I need to open bank account in kiwibank and I found out the requirements to do that. One of the requirement is to have a utility or credit card bill on requester name for proof of address. Now, I am new to NZ and doesn't have any such proof (been here for few days).

What to do? I need to schedule an appointment with bank for this purpose.


----------



## inhamilton

raheel78 said:


> Hi,
> 
> I need to open bank account in kiwibank and I found out the requirements to do that. One of the requirement is to have a utility or credit card bill on requester name for proof of address. Now, I am new to NZ and doesn't have any such proof (been here for few days).
> 
> What to do? I need to schedule an appointment with bank for this purpose.

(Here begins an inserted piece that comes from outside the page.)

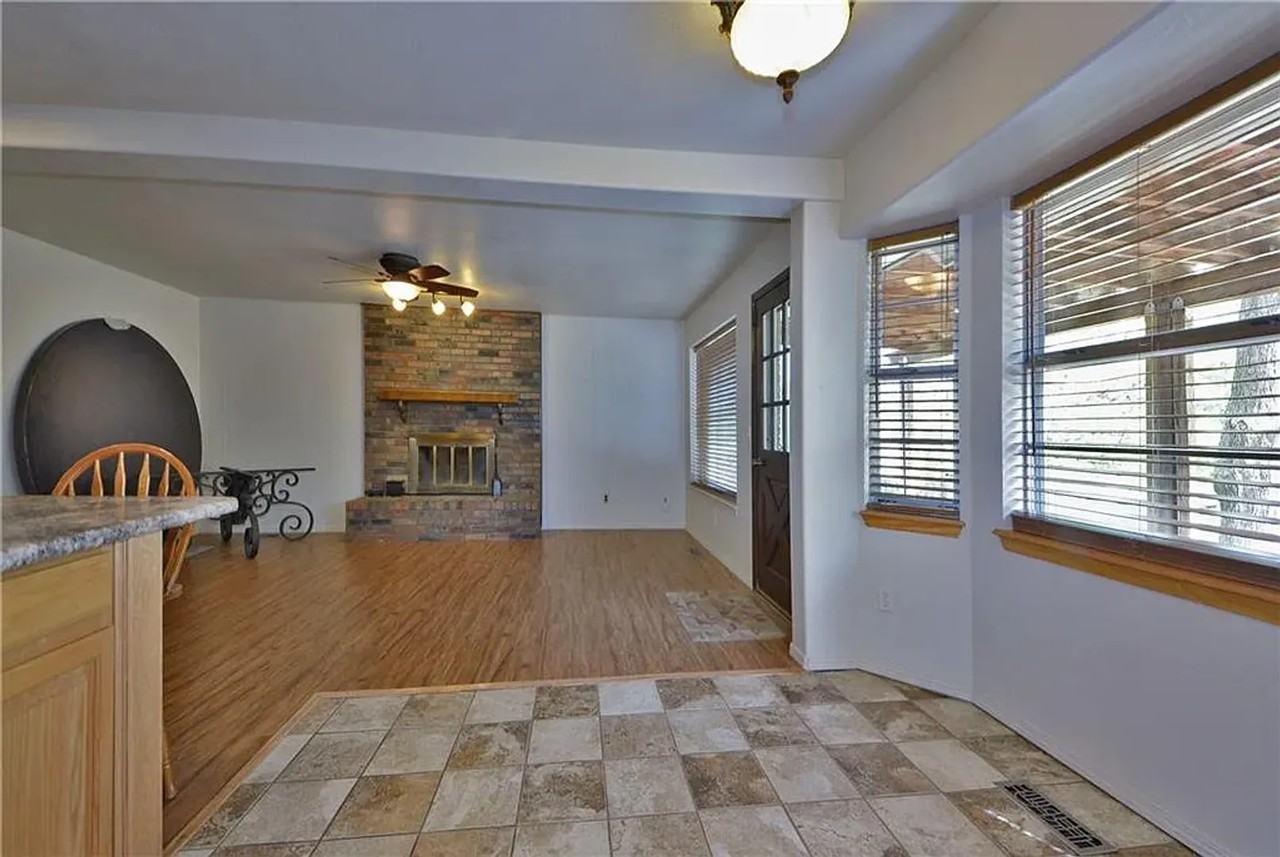 8308 Nw 27th St - Photo 5 of 20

Are you renting? If so, get your landlord to sign a document or receipt confirming you are living there. I dont think it need sto be a utility. Just some sort of proof.


----------



## inhamilton

I would try phoning the kiwibank free helpline 0800 113355
Explain your situation to them. They'll have a solution, I'm sure.

I also got this from their website :

*Verifying your address*

You’ll also need to bring in something printed with your name and address that’s dated in the last six months. This could be a:

power, phone or other utility bill
bank statement or letter issued from another registered New Zealand bank in the last six months
Document issued by a government agency with your name and signature issued in the last six months (e.g. SuperGold Card card)
store account statement
letter from a GP
letter from a school or tertiary institute
tenancy agreement
employment agreement
letter from another financial institution
letter from electorial office
letter issued by a solicitor or accountant


----------



## raheel78

Thanks inhamilton. I am not sure if my landlord will do that as I am staying at a place on temp basis and will move out of this place , not sure when.

Since, I do not have anything kind of bills, credit cards, doctor prescriptions etc , I am not sure what should I present to fulfill bank requirements. Also, I am planning to open a joint account with my wife but it's not possible to goto bank together as we have small kids to take care. Will bank ease out on my presence only for a joint account? 

Thanks


----------



## inhamilton

raheel78 said:


> Thanks inhamilton. I am not sure if my landlord will do that as I am staying at a place on temp basis and will move out of this place , not sure when.
> 
> Since, I do not have anything kind of bills, credit cards, doctor prescriptions etc , I am not sure what should I present to fulfill bank requirements. Also, I am planning to open a joint account with my wife but it's not possible to goto bank together as we have small kids to take care. Will bank ease out on my presence only for a joint account?
> 
> Thanks


Hi,
I'm sure if you phone kiwibank, they'll do anything they can to help you. Afterall, they want you to become a customer.


----------